— Questions about pictured scenes —
——

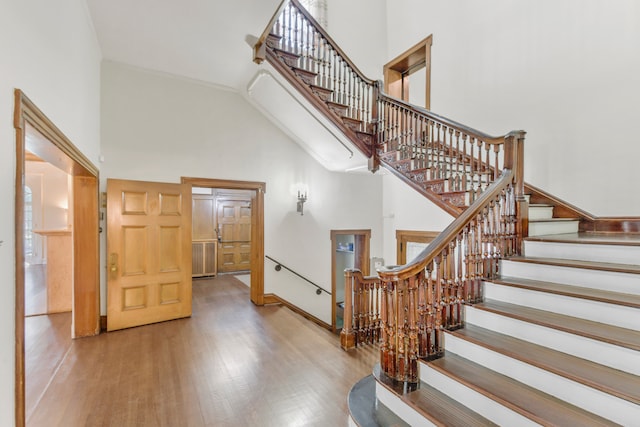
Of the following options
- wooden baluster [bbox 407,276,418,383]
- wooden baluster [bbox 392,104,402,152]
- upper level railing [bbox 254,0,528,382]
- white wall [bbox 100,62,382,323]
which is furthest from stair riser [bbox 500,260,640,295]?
white wall [bbox 100,62,382,323]

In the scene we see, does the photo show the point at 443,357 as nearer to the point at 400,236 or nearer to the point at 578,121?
the point at 578,121

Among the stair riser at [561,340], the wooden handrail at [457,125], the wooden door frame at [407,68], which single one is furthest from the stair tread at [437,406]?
the wooden door frame at [407,68]

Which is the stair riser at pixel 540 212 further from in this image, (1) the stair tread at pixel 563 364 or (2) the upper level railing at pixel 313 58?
(2) the upper level railing at pixel 313 58

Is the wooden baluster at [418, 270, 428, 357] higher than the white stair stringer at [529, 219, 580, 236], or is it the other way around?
the white stair stringer at [529, 219, 580, 236]

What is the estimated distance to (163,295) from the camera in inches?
173

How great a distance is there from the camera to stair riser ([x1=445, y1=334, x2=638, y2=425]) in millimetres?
1411

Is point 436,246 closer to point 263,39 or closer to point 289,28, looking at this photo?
point 263,39

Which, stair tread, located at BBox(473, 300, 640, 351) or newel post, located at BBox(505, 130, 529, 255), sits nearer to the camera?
stair tread, located at BBox(473, 300, 640, 351)

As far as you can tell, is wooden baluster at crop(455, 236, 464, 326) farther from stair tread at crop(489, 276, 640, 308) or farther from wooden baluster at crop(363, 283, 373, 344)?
wooden baluster at crop(363, 283, 373, 344)

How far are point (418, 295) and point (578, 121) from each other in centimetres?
304

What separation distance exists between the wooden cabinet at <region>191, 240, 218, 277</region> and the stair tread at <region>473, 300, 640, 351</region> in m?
6.90

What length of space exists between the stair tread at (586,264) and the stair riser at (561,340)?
62cm

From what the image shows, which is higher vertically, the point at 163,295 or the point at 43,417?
the point at 163,295

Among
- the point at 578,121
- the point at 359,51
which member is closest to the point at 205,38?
the point at 359,51
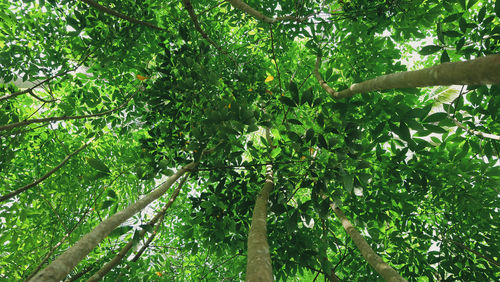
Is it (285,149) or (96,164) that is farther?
(285,149)

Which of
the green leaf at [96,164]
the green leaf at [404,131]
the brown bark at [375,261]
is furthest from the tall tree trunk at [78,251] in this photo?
the green leaf at [404,131]

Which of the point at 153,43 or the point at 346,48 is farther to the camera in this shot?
the point at 153,43

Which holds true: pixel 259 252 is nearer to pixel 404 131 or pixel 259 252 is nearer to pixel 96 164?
pixel 96 164

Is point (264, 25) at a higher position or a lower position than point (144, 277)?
higher

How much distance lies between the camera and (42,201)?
2.89 metres

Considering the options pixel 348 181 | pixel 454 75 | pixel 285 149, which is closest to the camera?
pixel 454 75

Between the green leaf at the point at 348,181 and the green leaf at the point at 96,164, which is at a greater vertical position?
the green leaf at the point at 96,164

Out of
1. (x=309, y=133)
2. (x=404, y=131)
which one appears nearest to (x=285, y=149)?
(x=309, y=133)

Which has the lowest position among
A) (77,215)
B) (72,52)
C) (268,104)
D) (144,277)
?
(144,277)

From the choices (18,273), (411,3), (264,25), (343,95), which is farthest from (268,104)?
(18,273)

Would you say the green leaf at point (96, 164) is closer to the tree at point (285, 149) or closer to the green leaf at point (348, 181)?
the tree at point (285, 149)

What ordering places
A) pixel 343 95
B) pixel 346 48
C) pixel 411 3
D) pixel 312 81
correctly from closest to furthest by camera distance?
pixel 343 95 → pixel 411 3 → pixel 346 48 → pixel 312 81

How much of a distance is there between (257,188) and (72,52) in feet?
8.63

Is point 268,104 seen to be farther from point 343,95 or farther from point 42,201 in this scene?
point 42,201
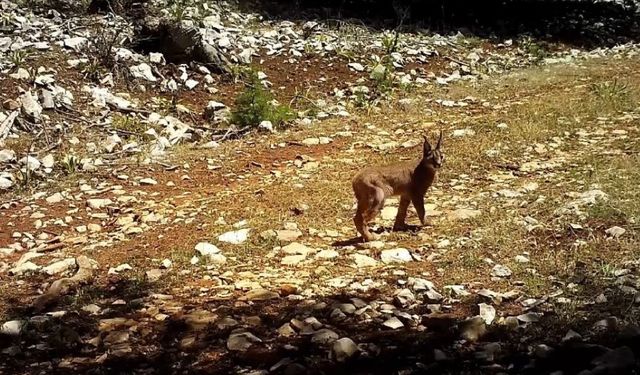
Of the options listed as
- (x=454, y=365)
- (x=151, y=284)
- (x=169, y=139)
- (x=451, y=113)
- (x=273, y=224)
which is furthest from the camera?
(x=451, y=113)

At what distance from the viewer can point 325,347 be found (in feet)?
12.9

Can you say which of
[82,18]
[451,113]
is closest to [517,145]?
[451,113]

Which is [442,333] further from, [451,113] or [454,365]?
[451,113]

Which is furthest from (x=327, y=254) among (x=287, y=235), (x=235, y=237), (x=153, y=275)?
(x=153, y=275)

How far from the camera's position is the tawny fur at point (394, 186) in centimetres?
566

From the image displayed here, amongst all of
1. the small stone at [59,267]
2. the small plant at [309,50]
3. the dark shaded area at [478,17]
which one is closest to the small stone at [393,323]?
the small stone at [59,267]

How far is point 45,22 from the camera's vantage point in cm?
1155

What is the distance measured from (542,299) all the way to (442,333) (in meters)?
0.77

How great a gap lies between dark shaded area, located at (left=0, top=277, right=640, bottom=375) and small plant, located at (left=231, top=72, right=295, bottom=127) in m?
4.84

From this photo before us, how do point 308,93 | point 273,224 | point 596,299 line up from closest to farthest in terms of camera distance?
point 596,299 < point 273,224 < point 308,93

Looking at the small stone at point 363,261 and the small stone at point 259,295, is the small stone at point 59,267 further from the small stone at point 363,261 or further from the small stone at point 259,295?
the small stone at point 363,261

——

— Goal of the exercise —
Recast every line of the material above as a numbered list, skipping blank lines and leaving out the pictures.

— Exercise solution —
1. Of the following options
2. - wooden baluster [bbox 407,276,418,383]
3. - wooden baluster [bbox 392,104,402,152]
4. - upper level railing [bbox 254,0,528,382]
5. - white wall [bbox 100,62,382,323]
6. which is furthest from stair riser [bbox 500,260,640,295]?
7. white wall [bbox 100,62,382,323]
8. In the scene we see, does the photo show the point at 443,357 as nearer to the point at 400,236 or nearer to the point at 578,121?
9. the point at 578,121
10. Among the stair riser at [561,340], the wooden handrail at [457,125], the wooden door frame at [407,68], which single one is furthest from the stair tread at [437,406]?
11. the wooden door frame at [407,68]
12. Which is the stair riser at pixel 540 212 further from in this image, (1) the stair tread at pixel 563 364 or (2) the upper level railing at pixel 313 58?
13. (2) the upper level railing at pixel 313 58
14. Is the wooden baluster at [418, 270, 428, 357] higher than the white stair stringer at [529, 219, 580, 236], or is it the other way around?
15. the white stair stringer at [529, 219, 580, 236]
16. What is the estimated distance to (163,295) from the camera in inches?
17. 173
18. How great a distance is there from the camera to stair riser ([x1=445, y1=334, x2=638, y2=425]) in millimetres?
19. 1411
20. Is point 436,246 closer to point 263,39 or closer to point 289,28, looking at this photo?
21. point 263,39
22. Which, stair tread, located at BBox(473, 300, 640, 351) or newel post, located at BBox(505, 130, 529, 255), sits nearer to the camera?
23. stair tread, located at BBox(473, 300, 640, 351)
24. As far as you can tell, is wooden baluster at crop(455, 236, 464, 326) farther from stair tread at crop(489, 276, 640, 308) or farther from wooden baluster at crop(363, 283, 373, 344)?
25. wooden baluster at crop(363, 283, 373, 344)
26. How far are point (418, 295) and point (578, 121) from each other in centimetres?
27. 304
28. What separation distance exists between the wooden cabinet at <region>191, 240, 218, 277</region> and the stair tread at <region>473, 300, 640, 351</region> in m?
29. 6.90
30. What length of space exists between the stair tread at (586,264) and the stair riser at (561,340)?
31. 62cm
32. From what the image shows, which is higher vertically, the point at 163,295 or the point at 43,417?
33. the point at 163,295
34. Among
35. - the point at 578,121
36. - the point at 359,51
37. which member is closest to the point at 205,38?
38. the point at 359,51
39. Is it (285,149) or (96,164) that is farther?
40. (285,149)
41. Which of
42. the green leaf at [96,164]
43. the green leaf at [404,131]
44. the brown bark at [375,261]
45. is furthest from the tall tree trunk at [78,251] in this photo?
46. the green leaf at [404,131]
47. Which of the point at 153,43 or the point at 346,48 is farther to the camera in this shot?
48. the point at 153,43
49. Which holds true: pixel 259 252 is nearer to pixel 404 131 or pixel 259 252 is nearer to pixel 96 164?
50. pixel 96 164
51. Is point (264, 25) at a higher position or a lower position than point (144, 277)?
52. higher
53. How much distance lies between the camera and (42,201)?
54. 2.89 metres
55. Considering the options pixel 348 181 | pixel 454 75 | pixel 285 149, which is closest to the camera?
56. pixel 454 75
57. Between the green leaf at the point at 348,181 and the green leaf at the point at 96,164, which is at a greater vertical position?
58. the green leaf at the point at 96,164
59. Out of
60. 1. (x=309, y=133)
61. 2. (x=404, y=131)
62. which one appears nearest to (x=285, y=149)?
63. (x=309, y=133)
64. Which has the lowest position among
65. A) (77,215)
66. B) (72,52)
67. C) (268,104)
68. D) (144,277)
69. ?
70. (144,277)
71. From the choices (18,273), (411,3), (264,25), (343,95), which is farthest from (268,104)?
72. (18,273)
73. Would you say the green leaf at point (96, 164) is closer to the tree at point (285, 149) or closer to the green leaf at point (348, 181)?
74. the tree at point (285, 149)
75. What ordering places
76. A) pixel 343 95
77. B) pixel 346 48
78. C) pixel 411 3
79. D) pixel 312 81
80. correctly from closest to furthest by camera distance?
81. pixel 343 95 → pixel 411 3 → pixel 346 48 → pixel 312 81
82. How much of a distance is there between (257,188) and (72,52) in feet?
83. 8.63
84. Is point 268,104 seen to be farther from point 343,95 or farther from point 42,201 in this scene?
85. point 42,201
86. Of the options listed as
87. - (x=454, y=365)
88. - (x=151, y=284)
89. - (x=169, y=139)
90. - (x=451, y=113)
91. - (x=273, y=224)
92. which is furthest from the camera?
93. (x=451, y=113)
94. At what distance from the viewer can point 325,347 be found (in feet)?
95. 12.9
96. Can you say which of
97. [82,18]
98. [451,113]
99. is closest to [517,145]?
100. [451,113]
101. Which is [442,333] further from, [451,113] or [454,365]?
102. [451,113]
103. Which is furthest from (x=327, y=254) among (x=287, y=235), (x=235, y=237), (x=153, y=275)?
104. (x=153, y=275)
105. How far from the camera's position is the tawny fur at point (394, 186) in centimetres?
106. 566
107. From the image displayed here, amongst all of
108. 1. the small stone at [59,267]
109. 2. the small plant at [309,50]
110. 3. the dark shaded area at [478,17]
111. which one is closest to the small stone at [393,323]?
112. the small stone at [59,267]
113. How far is point 45,22 from the camera's vantage point in cm?
114. 1155
115. What is the distance measured from (542,299) all the way to (442,333) (in meters)?
116. 0.77
117. How great a gap lies between dark shaded area, located at (left=0, top=277, right=640, bottom=375) and small plant, located at (left=231, top=72, right=295, bottom=127) in m?
118. 4.84
119. From this photo before us, how do point 308,93 | point 273,224 | point 596,299 line up from closest to farthest in terms of camera distance?
120. point 596,299 < point 273,224 < point 308,93
121. Looking at the small stone at point 363,261 and the small stone at point 259,295, is the small stone at point 59,267 further from the small stone at point 363,261 or further from the small stone at point 259,295?
122. the small stone at point 363,261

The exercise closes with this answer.